En él acusa a Marx de compartir el fuerte eurocentrismo de sus coetáneos. En su
opinión, los prejuicios de Marx se deben a sus fuentes de información, que no
son otras que la prensa británica de la época, unida a su tradición de
intelectual europeo. Su predilección por Goethe, por ejemplo, le hace
incorporar rasgos orientalizantes presentes en la poesía de aquel. Nace así el
debate sobre el eurocentrismo de Marx y por extensión del marxismo.
¿Es
eurocéntrica la perspectiva de Marx?
La pregunta
indaga el presunto eurocentrismo de Marx y del marxismo posterior. Hablar de
eurocentrismo supone admitir que la tradición europea, en contraposición a su
sedicente universalismo, está profundamente anclada en la tradición intelectual
de esta región del mundo y es congruente con su historia, incluida la historia
colonial.
Podríamos decir
que el que una cultura esté centrada en su contexto histórico y en su ubicación
geográfica no es un demérito. Es una condición general para un pensamiento
situado. Lo peculiar por consiguiente del eurocentrismo no es que esté centrado
en Europa, sino que considere a esa región del mundo por encima de las demás y
defienda el derecho de sus habitantes para extenderse por el planeta y ocupar
otros países y regiones en claro menoscabo de sus habitantes originarios.

_Qué hacer:_
[A] Imprime el pedazo del texto sobre el eurocentrismo de Marx que arranca con las palabras que contienen "En él acusa" y acaba con "perspectiva de Marx?".
[B] Sigue escribiendo el texto sobre el eurocentrismo de Marx a partir de donde se queda.
Este listado viene de otra fuente distinta.

_Entradas del conjunto de datos:_
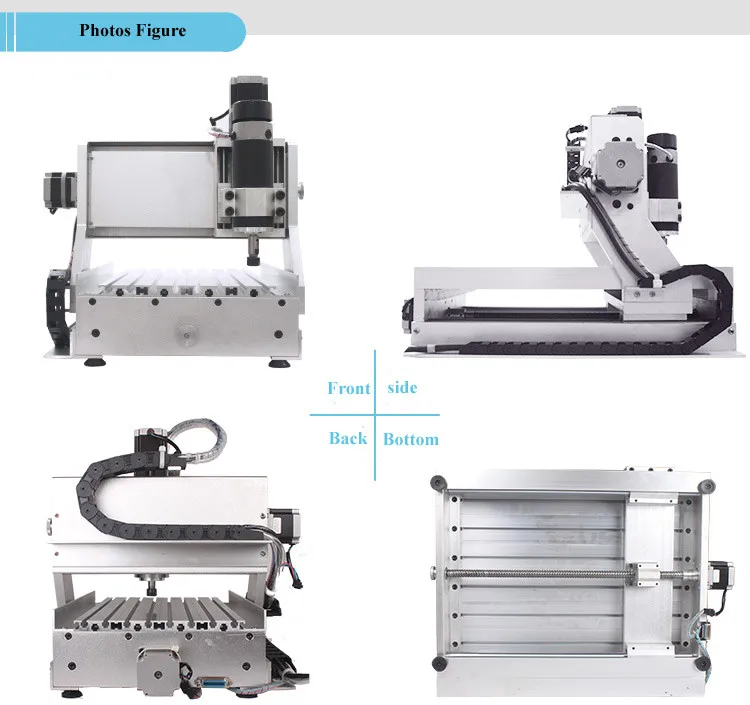 Photos Figure

Front side

Back Bottom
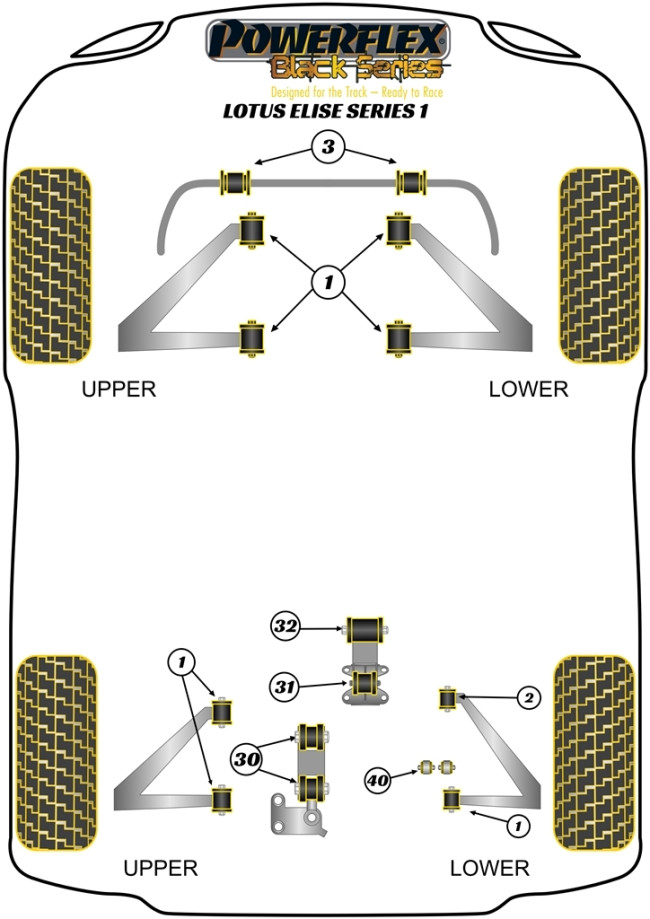 POWERFLEX
Black Series
Designed for the Track – Ready to Race
LOTUS ELISE SERIES 1

3

1

UPPER

LOWER

32

31

1

2

30

40

1

UPPER

LOWER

_Respuestas esperadas:_
[A]
En él acusa a Marx de compartir el fuerte eurocentrismo de sus coetáneos. En su
opinión, los prejuicios de Marx se deben a sus fuentes de información, que no
son otras que la prensa británica de la época, unida a su tradición de
intelectual europeo. Su predilección por Goethe, por ejemplo, le hace
incorporar rasgos orientalizantes presentes en la poesía de aquel. Nace así el
debate sobre el eurocentrismo de Marx y por extensión del marxismo.
¿Es
eurocéntrica la perspectiva de Marx?

[B]
En el siglo
XIX, momento álgido de la expansión colonial, era sentido común europeo que la
expansión de los ciudadanos europeos y su emigración hacia otras regiones
formaba parte del proyecto civilizador. Se consideraba que una gran parte de
los otros continentes o estaban vacíos o eran habitados por poblaciones muy
inferiores a las europeas.
Said indica que
es esta concepción de superioridad la que marca las expediciones europeas y
crea el mito del otro oriental, del que se da una imagen exótica a la
vez que se le presenta como alguien temible. El colonizador no ve en el
colonizado a un igual, sino a alguien extraño cuyos comportamientos le
intranquilizan puesto que no acepta la superioridad natural del europeo, de la
que este está totalmente convencido. En muchos casos esa dominación se dobla
con el racismo, especialmente contra las poblaciones negras.
En Marx no
encontramos posiciones racistas, pero sí una cierta desconfianza frente a la
capacidad de lucha y de resistencia de las poblaciones nativas, así como una
clara incomprensión de sus formas de actuación. Los textos clave, ya citados
por Said y luego analizados con profusión por otros autores más o menos ligados
a los estudios poscoloniales, son los artículos periodísticos sobre la
sublevación de la India en 1857-1858. Marx publicó ese conjunto de artículos en
el New-York Daily Tribune. Eran artículos para ganarse el pan mientras
escribía su magna obra El Capital pero, aun así, son textos concienzudos
en los que aborda la insurrección de los soldados indios en el ejército
colonial británico.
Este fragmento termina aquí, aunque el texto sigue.